Sunday, September 6, 2009

Observer and the Observed

So quantum physics tells us that the observer causes the observed, or at the very least that the observer interferes with that which is being observed by the very process of observing it. Ive heard some people crying "heresy!" They do not like the idea that once the observer is not observing the observed, then the observed is not.

In my mind that misses a large, obvious point which makes the concept ludicrous. We are all one, god if you will, or at the very least energy, unseparated my anything other than atomic configuration which on a larger scale appears to create separation of bodies of mass. Since we know better, then theres a couple other points we cannot overlook.

Firstly, because we are all one energy field, for lack of a better term, there is no disappearance of anything when it is not being observed. Our human notion of not existing encapsulates anything not within the small frequency band our six physical senses can pick up. Perhaps the observer causes the observed to become a manifest, physical experience (to the observer), but the lack of observer in no way takes away the existence of that experience/being/energy.

Secondly, because all energy is the same, and we as apparently individual human beings are conscious, then its very difficult to imagine that any spec of the energy field of all-that-is could not be conscious. The type of consciousness may vary greatly, in an infinite number of ways, but is still basic consciousness nonetheless. For us to be conscious implies that everything is, that energy itself is consciousness. That ours is focused into a small amount of matter at the moment (exclusively, as far as what we deem our conscious mind is concerned) does not mean that every other piece of this energy shares that form of focalised consciousness.

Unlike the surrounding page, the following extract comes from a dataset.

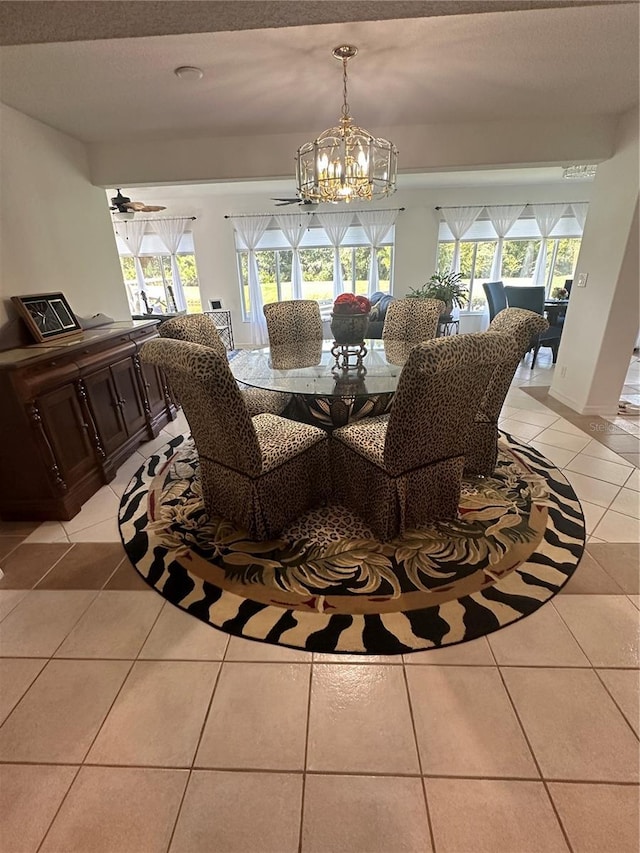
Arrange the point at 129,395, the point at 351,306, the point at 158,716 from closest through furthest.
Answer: the point at 158,716
the point at 351,306
the point at 129,395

If our rule of free will stands up, as it must, in that the law of attraction clearly states that we create our reality by what we think about, thereby allowing that to become part of our reality, then all forms of consciousness must inherit this same trait, although perhaps experentially very different. Therefore the observer cannot observe the observed unless the observed is also an observer that is observing the original observer.

With this understood, all observers are in fact by nature observed, as that which they are observing is also by nature observer. The process of observation therefore does not contain observed and observer, but both of those in both participants, or what I will now call observed(er).

I dont mean to shake rocky ground, but this places all new challenges on the understanding of the role of observer in the observed.

And having raised an issue without providing satisfactory resolution, I leave you now.